ASEAN member states, including Vietnam, aim for joint visa

Member states of the Association of Southeast Asian Nations (ASEAN) are striving for a goal to allow international tourists to travel freely between the countries with a single visa, in an effort to boost tourism

International tourists in Vietnam’s Mekong Delta

Member states of the Association of Southeast Asian Nations (ASEAN) are striving for a goal to allow international tourists to travel freely between the countries with a single visa, in an effort to boost tourism.

Using a joint visa for all ASEAN member nations would require a thorough process and should be first applied to a group of countries, according to experts.

ASEAN is a political and economic organization whose members include Brunei, Cambodia, Indonesia, Laos, Malaysia, Myanmar, the Philippines, Singapore, Thailand, and Vietnam. 

The single-visa idea was first put forward at the International Tourism Expo (ITE), organized in Ho Chi Minh City in 2007, as the hosts proposed issuing a joint visa for visitors to Cambodia, Laos, and Vietnam.

In September 2013, tourism ministers from the three Indochinese countries, along with Thailand and Myanmar, sat down and discussed measures to simplify paperwork for tourists entering the five nations.

Prior to the meeting, Cambodia and Thailand had pioneered the solution since December 2012, granting joint visas to travelers from 25 countries across the world.

Visitors could register for a 30-day pass at either of the two countries’ embassies and then would be free to explore the two nations.

During an interview with Tuoi Tre (Youth) newspaper, Thong Khon, Cambodian Minister of Tourism, stated that visitors to Thailand still outnumber those to Cambodia due to the former’s strengths in terms of attractions and infrastructure.

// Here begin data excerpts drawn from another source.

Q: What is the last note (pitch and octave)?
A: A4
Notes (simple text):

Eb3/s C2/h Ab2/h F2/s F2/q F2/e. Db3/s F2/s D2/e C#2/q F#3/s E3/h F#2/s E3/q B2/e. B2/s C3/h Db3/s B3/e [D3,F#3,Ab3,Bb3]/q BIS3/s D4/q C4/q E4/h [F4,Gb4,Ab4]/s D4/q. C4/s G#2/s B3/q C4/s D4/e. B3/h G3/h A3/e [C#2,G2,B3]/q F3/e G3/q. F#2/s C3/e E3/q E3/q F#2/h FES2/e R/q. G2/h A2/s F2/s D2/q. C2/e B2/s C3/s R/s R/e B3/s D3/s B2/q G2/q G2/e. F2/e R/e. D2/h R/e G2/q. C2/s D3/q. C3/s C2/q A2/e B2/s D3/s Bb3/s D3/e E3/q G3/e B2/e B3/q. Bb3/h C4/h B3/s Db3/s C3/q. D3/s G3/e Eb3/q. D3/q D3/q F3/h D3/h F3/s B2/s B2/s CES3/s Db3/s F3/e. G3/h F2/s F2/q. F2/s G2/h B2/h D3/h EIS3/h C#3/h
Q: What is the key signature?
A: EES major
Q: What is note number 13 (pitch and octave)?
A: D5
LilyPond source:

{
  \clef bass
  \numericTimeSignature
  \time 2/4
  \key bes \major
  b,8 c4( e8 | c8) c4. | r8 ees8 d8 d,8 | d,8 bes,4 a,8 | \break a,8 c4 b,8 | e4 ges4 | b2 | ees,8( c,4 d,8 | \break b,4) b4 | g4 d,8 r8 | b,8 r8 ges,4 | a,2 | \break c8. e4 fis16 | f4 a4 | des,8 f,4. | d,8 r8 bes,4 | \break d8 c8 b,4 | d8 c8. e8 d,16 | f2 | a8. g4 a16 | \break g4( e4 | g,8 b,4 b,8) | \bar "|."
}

Such differences should not affect the interests that the Cambodian economy and people could benefit from any possible cooperation with Thailand, the minister asserted.

Beyond tourist sector’s control

Vietnam has not been able to set up a joint visa with any nations in the bloc as such cooperation cannot be decided by the tourist sector alone but requires coordination among relevant agencies, Nguyen Van Tuan, general director of the Vietnam National Administration of Tourism (VNAT), explained.

“Former Prime Minister Nguyen Tan Dung previously tasked the Ministry of Culture, Sports, and Tourism, the Ministry of Public Security, and the Ministry of Foreign Affairs with considering the issue of a joint visa with Thailand and Cambodia,” Tuan said.

According to Le Tuan Anh, deputy director of the International Cooperation Department under the VNAT, the application of a common visa would increase the number of tourists to the bloc.

“The lack of such type of admission is a huge obstacle to regional tourism and should be removed,” Anh said. 

As each nation has its own vision and objective, the members need to be more proactive to reach an agreement in order to provide tourists with the best conditions, the official added.

Nguyen Quoc Ky, general director of the Viettravel tourist company, tourists tend to combine many destinations in one journey, which would be easier to undertake with a joint visa.

If Vietnam does not catch up with the new trend, local tourism will fall behind, Ky warned.